Created attachment 138730 [details] X Config Using radeon driver (see attached xorg.conf). Here's the output from lsmod. I'll point out that the crash still happens without vmware, so the fact that vmware is loaded has been ruled out. Module Size Used by fuse 44885 6 wlan_wep 7296 1 autofs4 21573 0 rfcomm 37849 0 l2cap 23873 5 rfcomm bluetooth 50085 4 rfcomm,l2cap vmnet 32044 13 vmmon 175852 0 sunrpc 153725 1 ipt_REJECT 5697 1 xt_state 2625 15 ip_conntrack 52085 1 xt_state nfnetlink 7513 1 ip_conntrack xt_tcpudp 3521 17 iptable_filter 3392 1 ip_tables 12937 1 iptable_filter x_tables 14405 4 ipt_REJECT,xt_state,xt_tcpudp,ip_tables dm_mirror 29073 0 dm_mod 57433 1 dm_mirror video 17221 0 sbs 16257 0 ibm_acpi 27969 0 i2c_ec 5569 1 sbs dock 8665 0 container 4801 0 button 7249 0 battery 10565 0 asus_acpi 16857 0 ac 5701 0 ipv6 246113 20 lp 13065 0 parport_pc 27493 1 parport 37001 2 lp,parport_pc snd_intel8x0 32605 1 snd_intel8x0m 17357 0 snd_ac97_codec 91360 2 snd_intel8x0,snd_intel8x0m snd_ac97_bus 2753 1 snd_ac97_codec snd_seq_dummy 4293 0 snd_seq_oss 32705 0 snd_seq_midi_event 8001 1 snd_seq_oss snd_seq 51633 5 snd_seq_dummy,snd_seq_oss,snd_seq_midi_event snd_seq_device 8781 3 snd_seq_dummy,snd_seq_oss,snd_seq snd_pcm_oss 42849 0 wlan_scan_sta 13952 1 snd_mixer_oss 16833 1 snd_pcm_oss ath_pci 92836 0 snd_pcm 76485 4 snd_intel8x0,snd_intel8x0m,snd_ac97_codec,snd_pcm_oss ath_rate_sample 14848 1 ath_pci floppy 57317 1 wlan 186588 5 wlan_wep,wlan_scan_sta,ath_pci,ath_rate_sample e1000 119505 0 ehci_hcd 31693 0 ath_hal 192208 3 ath_pci,ath_rate_sample uhci_hcd 23885 0 snd_timer 23237 2 snd_seq,snd_pcm snd 52933 12 snd_intel8x0,snd_intel8x0m,snd_ac97_codec,snd_seq_oss,snd_seq,snd_seq_device,snd_pcm_oss,snd_mixer_oss,snd_pcm,snd_timer i2c_i801 8013 0 serio_raw 7493 0 soundcore 10145 1 snd i2c_core 21697 2 i2c_ec,i2c_i801 ide_cd 38625 2 snd_page_alloc 10569 3 snd_intel8x0,snd_intel8x0m,snd_pcm pcspkr 3521 0 cdrom 34913 1 ide_cd ext3 129737 3 jbd 58473 1 ext3
And atheros too ? That thing has been almost as notoriously bad for random kernel memory corruption as the nvidia driver.

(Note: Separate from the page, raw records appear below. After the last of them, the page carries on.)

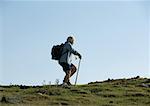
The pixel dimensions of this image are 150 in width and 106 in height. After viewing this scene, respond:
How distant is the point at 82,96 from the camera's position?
73.6 ft

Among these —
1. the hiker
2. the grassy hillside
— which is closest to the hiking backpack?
the hiker

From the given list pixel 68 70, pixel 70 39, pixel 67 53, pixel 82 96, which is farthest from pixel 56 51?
Answer: pixel 82 96

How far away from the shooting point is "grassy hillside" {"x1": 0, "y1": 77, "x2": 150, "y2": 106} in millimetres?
20797

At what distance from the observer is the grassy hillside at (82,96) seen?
20797mm

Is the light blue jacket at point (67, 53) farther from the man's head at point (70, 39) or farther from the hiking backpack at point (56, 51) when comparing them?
the hiking backpack at point (56, 51)

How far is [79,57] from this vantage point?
2561 centimetres

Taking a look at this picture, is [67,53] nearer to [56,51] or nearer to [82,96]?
[56,51]

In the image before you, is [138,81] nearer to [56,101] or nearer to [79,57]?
[79,57]

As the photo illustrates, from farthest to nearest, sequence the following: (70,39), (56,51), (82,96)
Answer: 1. (56,51)
2. (70,39)
3. (82,96)

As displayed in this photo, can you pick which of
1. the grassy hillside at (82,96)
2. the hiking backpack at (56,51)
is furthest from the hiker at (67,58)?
the grassy hillside at (82,96)

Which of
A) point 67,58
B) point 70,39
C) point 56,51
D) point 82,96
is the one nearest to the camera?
point 82,96

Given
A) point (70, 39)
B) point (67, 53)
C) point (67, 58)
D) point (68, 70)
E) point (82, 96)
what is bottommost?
point (82, 96)

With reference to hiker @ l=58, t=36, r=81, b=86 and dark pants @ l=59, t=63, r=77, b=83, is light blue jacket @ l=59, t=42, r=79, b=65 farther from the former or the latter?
dark pants @ l=59, t=63, r=77, b=83

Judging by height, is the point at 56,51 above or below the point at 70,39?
below
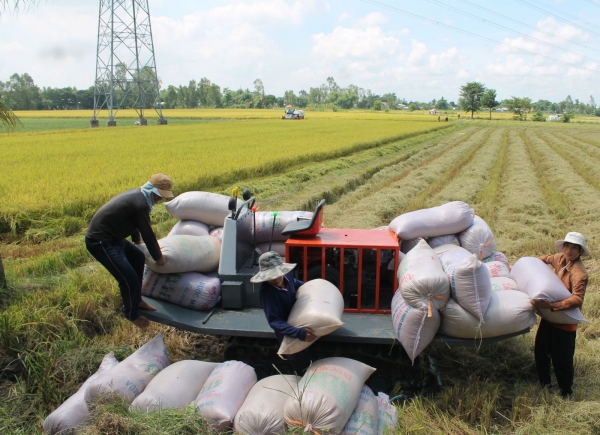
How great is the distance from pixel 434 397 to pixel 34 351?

Last time I tried (which granted hasn't been with 2.6.18) I was using the e1000 driver and it crashed. If you really want I can reboot into a wired configuration and wait... But I have tried it (in 2.6.17) without atheros and it still hung.
For the sake of this bug, it'll make things a lot easier to diagnose if you don't load any of the part-binary drivers at all. (Note, that even loading them, even if they aren't in use still taints the kernel). T42p's aren't exactly uncommon, so its somewhat unusual that only you seem to be hitting this. The lack of serial port on those is going to make capturing debug info a bit tricky though. Netconsole might be worth a try, just to see if we get a backtrace when the hang occurs. netconsole is fairly trivial to set up if you have a second machine you can log to. If you can't find working instructions on the internet, let me know and I'll write up a quick recipe.

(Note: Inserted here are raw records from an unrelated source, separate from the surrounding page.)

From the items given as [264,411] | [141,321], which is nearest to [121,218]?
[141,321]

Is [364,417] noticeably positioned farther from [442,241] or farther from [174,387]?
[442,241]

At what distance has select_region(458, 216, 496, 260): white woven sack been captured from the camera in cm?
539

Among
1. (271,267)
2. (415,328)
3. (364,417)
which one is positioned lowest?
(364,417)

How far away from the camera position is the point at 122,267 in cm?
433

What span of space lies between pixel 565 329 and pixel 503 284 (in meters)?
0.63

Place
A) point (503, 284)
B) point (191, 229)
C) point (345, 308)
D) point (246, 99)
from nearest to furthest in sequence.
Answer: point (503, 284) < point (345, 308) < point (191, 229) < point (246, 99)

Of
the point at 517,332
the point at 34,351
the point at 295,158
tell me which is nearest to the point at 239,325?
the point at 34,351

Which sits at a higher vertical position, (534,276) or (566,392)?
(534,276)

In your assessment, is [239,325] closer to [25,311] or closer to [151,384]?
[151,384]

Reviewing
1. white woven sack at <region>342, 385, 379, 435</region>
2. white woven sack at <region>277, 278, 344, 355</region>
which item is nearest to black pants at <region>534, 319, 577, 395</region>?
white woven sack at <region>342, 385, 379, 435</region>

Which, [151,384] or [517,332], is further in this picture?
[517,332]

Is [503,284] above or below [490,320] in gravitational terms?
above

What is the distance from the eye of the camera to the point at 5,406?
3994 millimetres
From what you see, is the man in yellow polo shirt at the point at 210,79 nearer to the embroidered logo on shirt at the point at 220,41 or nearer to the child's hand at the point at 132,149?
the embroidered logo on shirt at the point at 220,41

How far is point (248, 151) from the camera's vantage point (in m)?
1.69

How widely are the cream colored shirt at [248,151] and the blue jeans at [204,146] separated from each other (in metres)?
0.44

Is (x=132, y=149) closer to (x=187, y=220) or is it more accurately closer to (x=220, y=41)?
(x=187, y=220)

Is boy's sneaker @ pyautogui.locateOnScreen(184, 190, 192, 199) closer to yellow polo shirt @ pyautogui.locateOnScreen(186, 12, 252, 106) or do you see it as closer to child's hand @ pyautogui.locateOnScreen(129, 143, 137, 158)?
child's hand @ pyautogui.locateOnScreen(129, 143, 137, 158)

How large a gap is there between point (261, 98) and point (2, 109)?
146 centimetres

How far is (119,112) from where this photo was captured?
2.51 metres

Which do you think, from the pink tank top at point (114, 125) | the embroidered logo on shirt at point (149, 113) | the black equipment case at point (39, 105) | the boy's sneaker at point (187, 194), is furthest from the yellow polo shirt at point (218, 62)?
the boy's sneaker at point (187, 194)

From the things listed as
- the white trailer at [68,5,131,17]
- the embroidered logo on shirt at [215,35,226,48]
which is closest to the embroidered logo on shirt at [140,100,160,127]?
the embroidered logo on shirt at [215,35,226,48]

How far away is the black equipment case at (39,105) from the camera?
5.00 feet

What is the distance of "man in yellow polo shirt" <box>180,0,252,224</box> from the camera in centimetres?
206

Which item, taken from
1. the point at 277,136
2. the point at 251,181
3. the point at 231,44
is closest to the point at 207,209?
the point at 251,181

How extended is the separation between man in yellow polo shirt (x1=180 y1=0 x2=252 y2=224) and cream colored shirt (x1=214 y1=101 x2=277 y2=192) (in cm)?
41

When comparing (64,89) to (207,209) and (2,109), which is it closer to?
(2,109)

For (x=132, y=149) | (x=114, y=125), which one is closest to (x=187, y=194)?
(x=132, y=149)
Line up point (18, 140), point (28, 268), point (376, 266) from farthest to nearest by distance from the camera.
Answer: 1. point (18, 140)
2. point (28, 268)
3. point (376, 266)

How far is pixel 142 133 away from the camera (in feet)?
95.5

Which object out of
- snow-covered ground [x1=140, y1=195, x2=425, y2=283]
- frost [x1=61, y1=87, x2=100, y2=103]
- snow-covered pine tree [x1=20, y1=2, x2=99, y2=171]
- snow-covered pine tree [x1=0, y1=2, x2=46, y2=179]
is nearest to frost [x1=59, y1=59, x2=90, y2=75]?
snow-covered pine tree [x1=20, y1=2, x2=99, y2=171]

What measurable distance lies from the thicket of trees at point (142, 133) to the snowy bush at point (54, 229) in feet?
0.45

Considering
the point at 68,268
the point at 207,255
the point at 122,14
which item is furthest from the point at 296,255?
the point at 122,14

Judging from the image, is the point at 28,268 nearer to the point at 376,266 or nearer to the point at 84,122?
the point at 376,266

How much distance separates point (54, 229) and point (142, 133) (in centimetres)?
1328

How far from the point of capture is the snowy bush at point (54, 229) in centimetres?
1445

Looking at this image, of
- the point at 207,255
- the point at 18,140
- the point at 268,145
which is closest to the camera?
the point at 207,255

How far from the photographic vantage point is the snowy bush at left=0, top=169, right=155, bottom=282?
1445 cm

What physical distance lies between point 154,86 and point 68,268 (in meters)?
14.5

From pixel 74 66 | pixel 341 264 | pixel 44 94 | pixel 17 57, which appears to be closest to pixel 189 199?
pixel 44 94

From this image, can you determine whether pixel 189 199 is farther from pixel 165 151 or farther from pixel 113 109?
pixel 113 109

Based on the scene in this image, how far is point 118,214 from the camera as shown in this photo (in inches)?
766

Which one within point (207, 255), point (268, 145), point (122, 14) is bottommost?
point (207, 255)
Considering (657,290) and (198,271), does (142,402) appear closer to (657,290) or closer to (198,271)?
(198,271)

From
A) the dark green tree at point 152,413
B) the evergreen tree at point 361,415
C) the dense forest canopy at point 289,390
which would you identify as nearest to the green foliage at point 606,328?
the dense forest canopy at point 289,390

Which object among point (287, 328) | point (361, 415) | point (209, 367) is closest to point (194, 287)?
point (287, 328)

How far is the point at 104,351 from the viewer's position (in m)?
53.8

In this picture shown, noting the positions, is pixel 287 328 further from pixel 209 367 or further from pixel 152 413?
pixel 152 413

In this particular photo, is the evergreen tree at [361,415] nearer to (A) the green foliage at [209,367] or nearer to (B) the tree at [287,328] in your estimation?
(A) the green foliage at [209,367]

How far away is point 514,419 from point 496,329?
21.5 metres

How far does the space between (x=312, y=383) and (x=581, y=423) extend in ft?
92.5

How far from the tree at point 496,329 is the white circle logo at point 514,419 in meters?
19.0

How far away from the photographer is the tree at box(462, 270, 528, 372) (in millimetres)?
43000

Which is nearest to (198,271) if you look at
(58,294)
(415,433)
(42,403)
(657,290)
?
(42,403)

I wish it were reliably reproducible. Sometimes it'll hang multiple times in a day. Sometimes it'll go two weeks between hangs. It does seem to happen more often when I have the cpuspeed daemon installed and running. But I'll try to look at netconsole while I can (in about 3 weeks I'm going to be on the road for two months). (I'll try to keep this as NEEDINFO)

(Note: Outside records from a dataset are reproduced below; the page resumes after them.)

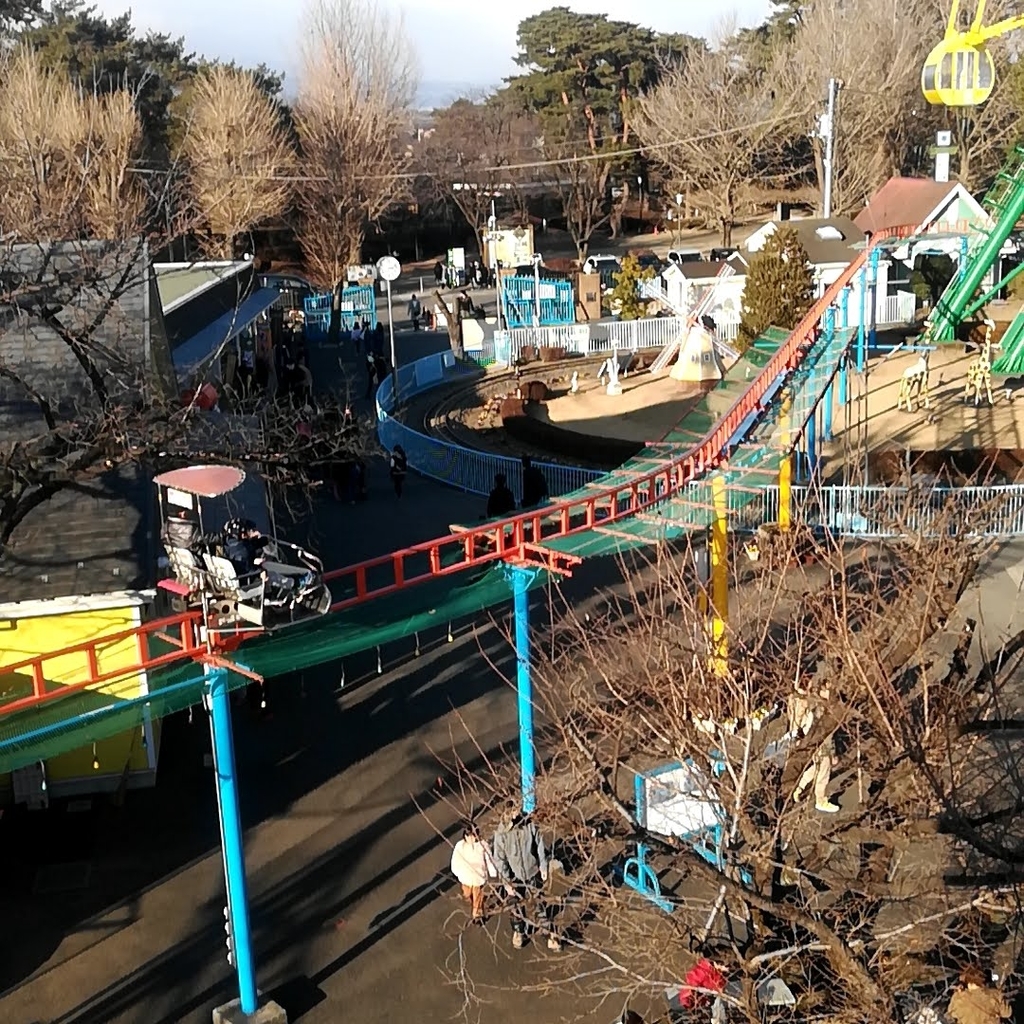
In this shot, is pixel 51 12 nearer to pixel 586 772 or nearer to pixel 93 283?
pixel 93 283

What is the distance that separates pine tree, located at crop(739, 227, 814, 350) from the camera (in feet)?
88.6

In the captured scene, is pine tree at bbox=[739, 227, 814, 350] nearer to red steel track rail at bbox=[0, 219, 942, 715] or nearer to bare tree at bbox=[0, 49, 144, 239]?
red steel track rail at bbox=[0, 219, 942, 715]

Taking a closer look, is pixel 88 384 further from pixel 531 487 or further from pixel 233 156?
pixel 233 156

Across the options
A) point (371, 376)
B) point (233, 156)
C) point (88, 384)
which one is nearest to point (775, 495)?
point (88, 384)

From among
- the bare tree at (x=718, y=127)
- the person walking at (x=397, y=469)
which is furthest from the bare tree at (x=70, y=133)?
the bare tree at (x=718, y=127)

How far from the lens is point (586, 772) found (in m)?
6.89

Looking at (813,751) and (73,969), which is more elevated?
(813,751)

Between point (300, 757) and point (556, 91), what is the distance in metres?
67.5

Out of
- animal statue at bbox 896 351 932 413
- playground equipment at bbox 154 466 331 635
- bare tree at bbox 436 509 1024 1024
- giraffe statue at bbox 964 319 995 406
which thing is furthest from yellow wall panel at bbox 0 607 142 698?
giraffe statue at bbox 964 319 995 406

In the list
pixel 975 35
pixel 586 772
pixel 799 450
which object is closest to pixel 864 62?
pixel 975 35

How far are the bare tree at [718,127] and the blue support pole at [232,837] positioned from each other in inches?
1991

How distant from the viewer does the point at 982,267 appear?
26.0 m

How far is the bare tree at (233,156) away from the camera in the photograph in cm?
4519

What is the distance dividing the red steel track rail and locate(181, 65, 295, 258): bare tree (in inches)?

Okay, it just happened again. I had setup netconsole but there was nothing in the remote logs. :(
Created attachment 140602 [details] REPORTING_BUGS information
Fedora Core 5 is no longer maintained. Is this bug still present in Fedora 7 or Fedora 8?
I'm afraid I no longer have that piece of hardware so I don't know.